Patients with renal impairment have no specific information regarding dosage adjustments, special monitoring, or safety considerations provided in the drug insert. Therefore, healthcare professionals should exercise caution when prescribing this medication to individuals with reduced kidney function, as the lack of data necessitates careful clinical judgment.

Hepatic Impairment

Patients with hepatic impairment should exercise caution when using this product, as it contains acetaminophen, which is associated with the risk of severe liver damage. It is critical that patients do not exceed a maximum dosage of 4,000 mg of acetaminophen within a 24-hour period. Additionally, the concurrent use of other medications containing acetaminophen or the consumption of three or more alcoholic drinks daily while using this product may further increase the risk of liver damage.

Patients with known liver disease are advised to consult a healthcare professional prior to using this product to assess the appropriateness of treatment and to discuss potential risks. Monitoring of liver function may be warranted in these patients to ensure safety and efficacy during treatment.

Overdosage

In the event of an overdose, it is imperative to seek immediate medical assistance or contact a Poison Control Center without delay. Prompt medical intervention is crucial for both adults and children, regardless of whether any signs or symptoms are apparent.

Healthcare professionals should be aware that the absence of symptoms does not preclude the possibility of serious complications. Therefore, it is essential to monitor the patient closely and provide appropriate care as needed.

Nonclinical Toxicology

No teratogenic or non-teratogenic effects have been reported in the available nonclinical studies. Additionally, there is no information regarding animal pharmacology and toxicology. The absence of data limits the assessment of potential risks associated with the use of the compound in these contexts.

Postmarketing Experience

Postmarketing experience has identified the following adverse reactions associated with acetaminophen use: severe skin reactions, including blisters, rash, and skin reddening. These events have been reported voluntarily or through surveillance programs.

Patient Counseling

Healthcare providers should advise patients on the importance of adhering to the recommended dosage of the medication. Patients must be informed that exceeding the recommended dosage can lead to serious health risks.

In the event of an overdose, it is crucial for patients to seek medical help immediately or contact a Poison Control Center. Healthcare providers should emphasize that prompt medical attention is essential for both adults and children, even if no signs or symptoms of overdose are apparent. This proactive approach can significantly mitigate potential health complications associated with overdose situations.

Storage and Handling

The product is supplied in a tamper-evident package. It should not be used if the outer package is opened or if the blister is torn or broken.

Storage conditions require the product to be maintained at a temperature of 25°C (77°F), with permissible excursions between 15°C and 30°C (59°F to 86°F). For reference, the expiration date and lot number can be found on the end flap of the packaging.

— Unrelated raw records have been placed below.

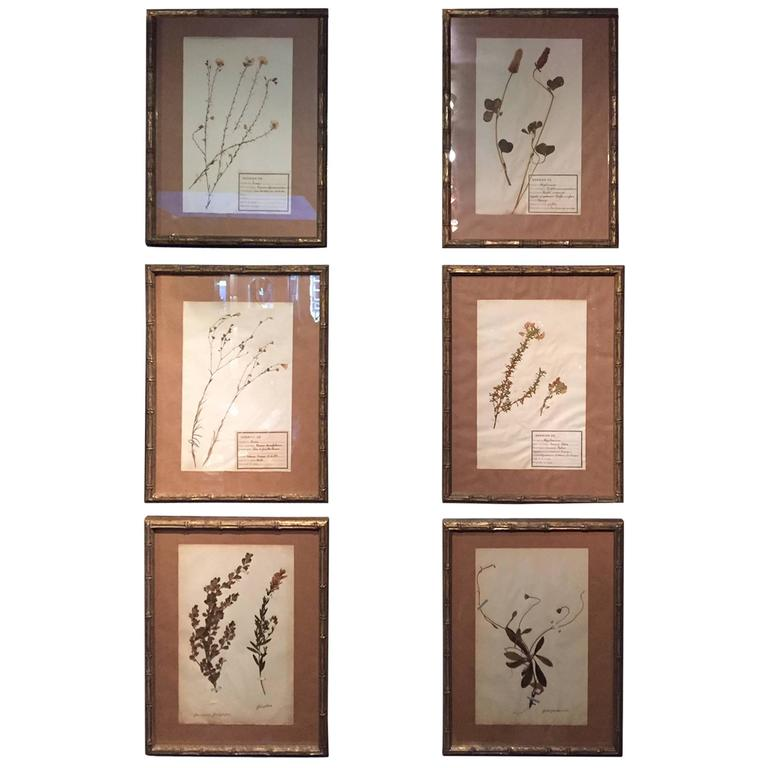 "Late 19th Century Framed and Pressed French Herbier ""Pressed Plant"" Specimens 1"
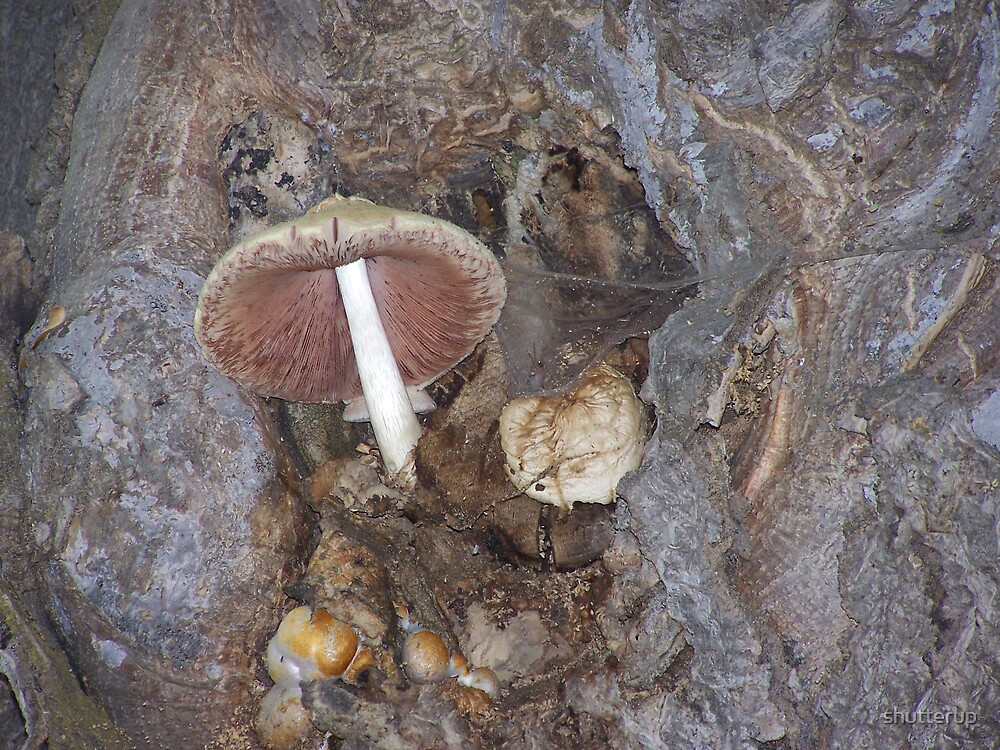 Mushroom Life by shutterup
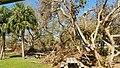 Hurricane Irma Cleanup (23543091938).jpg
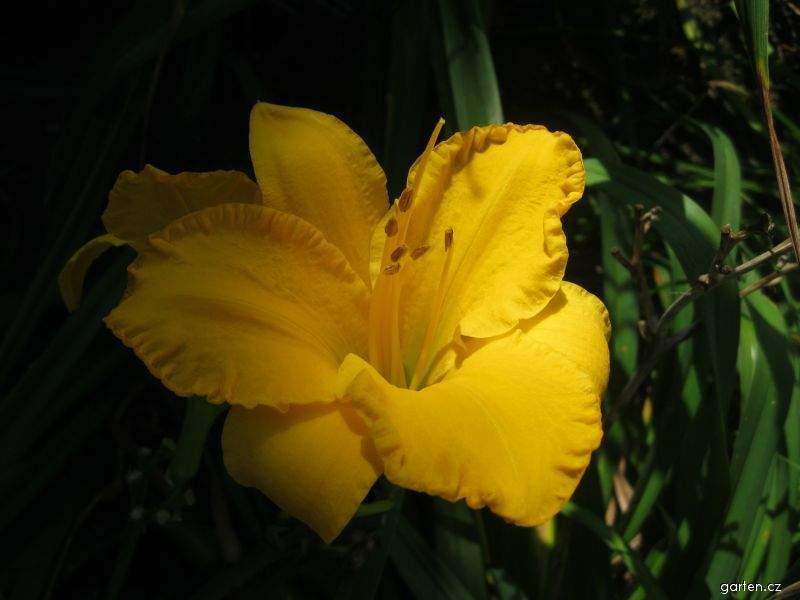Denivka Golden Tycoon (Hemerocallis hybrida)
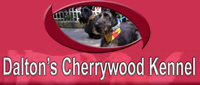 Website for Dalton's Cherrywood Kennel and Grooming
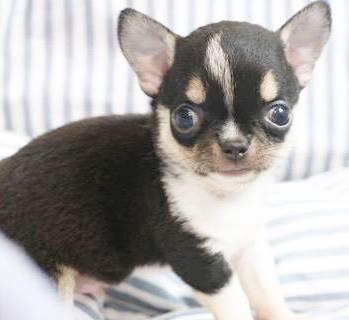 チワワ(ロング)の子犬(ID:1240211186)の1枚目の写真/更新日:2017-10-10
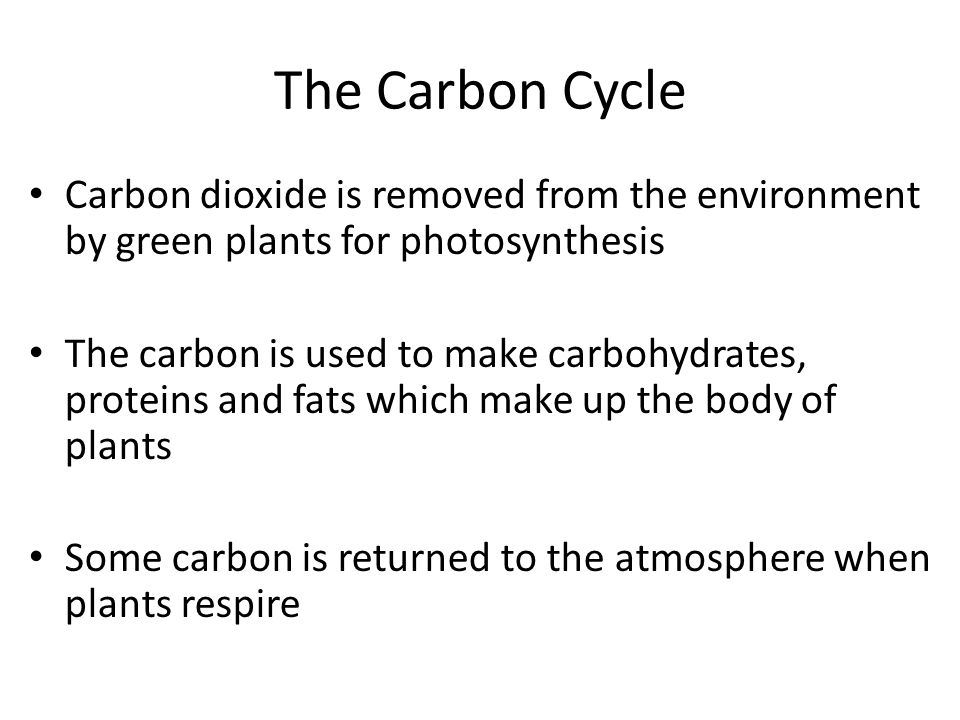 The Carbon Cycle Carbon dioxide is removed from the environment by green plants for photosynthesis.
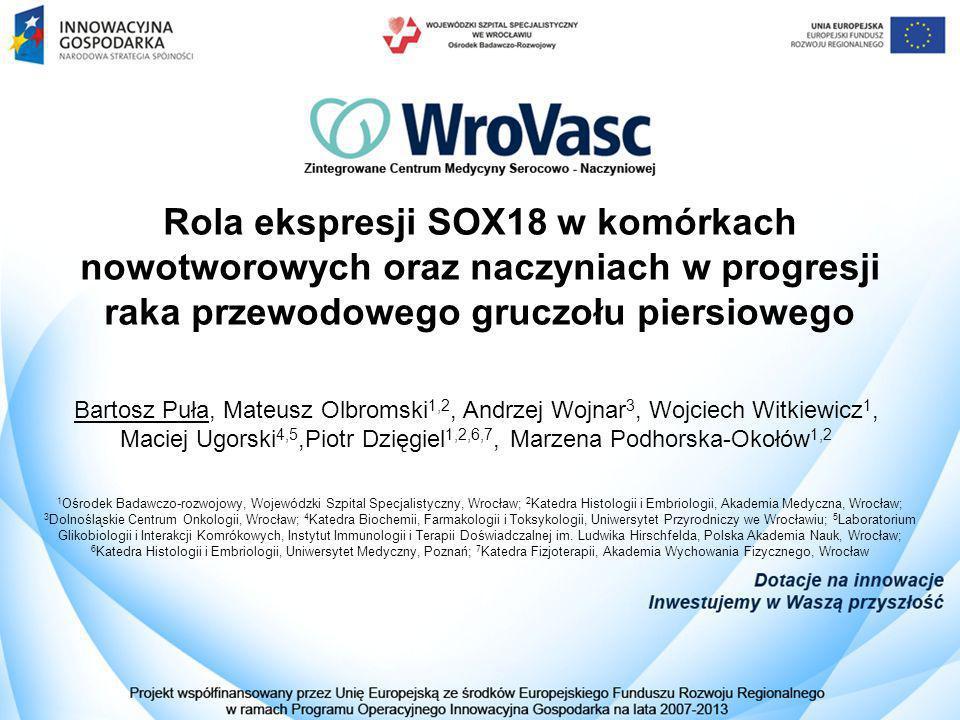 Rola ekspresji SOX18 w komórkach nowotworowych oraz naczyniach w progresji raka przewodowego gruczołu piersiowego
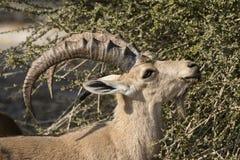 Nubian高地山羊,在死海,以色列的Ein Gedi 库存照片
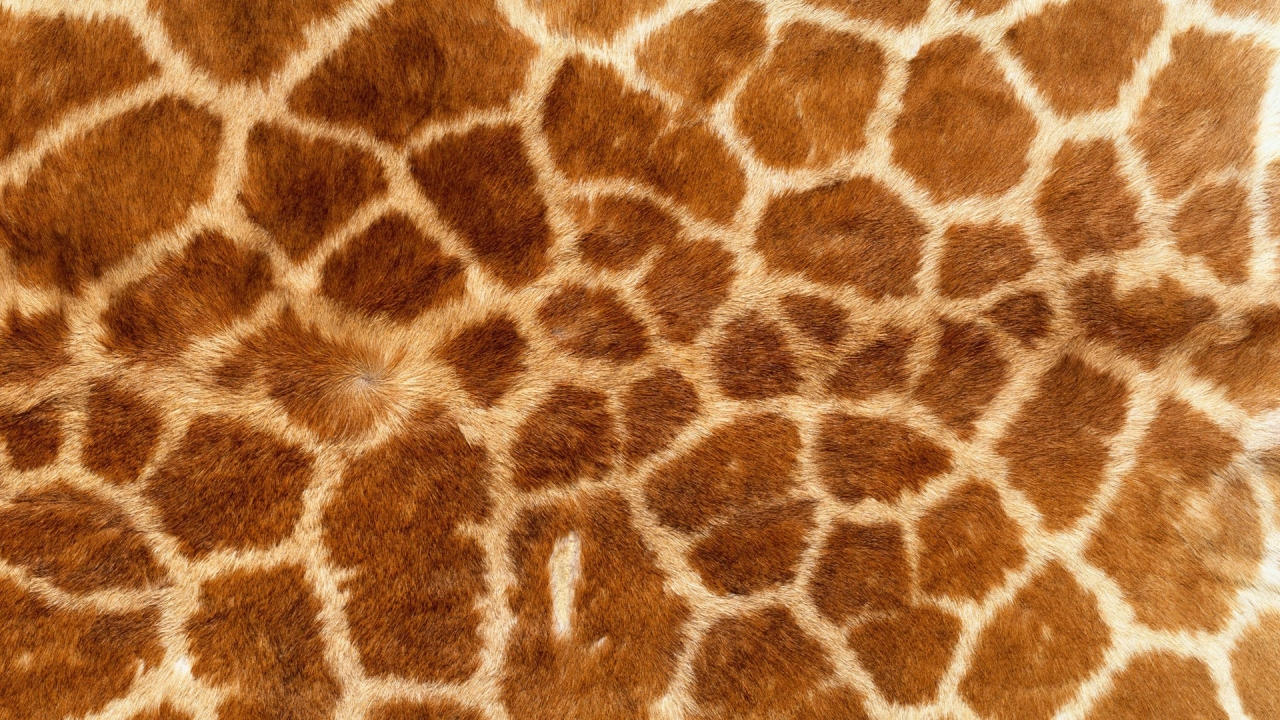 Textura de piel de jirafas - 1280x720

Additional Clinical Information

Patients should be informed that the medication is administered orally. For adults and children aged 12 years and older, the recommended dosage is 2 caplets every 4 hours, with a maximum of 10 caplets in a 24-hour period. Clinicians should advise patients who are pregnant or breastfeeding to consult a health professional prior to use. It is crucial to keep the medication out of reach of children. In the event of an overdose, immediate medical assistance should be sought, and contacting a Poison Control Center is recommended, as prompt medical attention is essential for both adults and children, even if no symptoms are apparent.

Additionally, parents are encouraged to educate themselves about the potential for medicine abuse among teenagers by visiting www.StopMedicineAbuse.org.

Drug Information (PDF)

This file contains official product information for Cold Relief, including active ingredients, dosage, warnings, and labeling as submitted by the manufacturer for OTC distribution.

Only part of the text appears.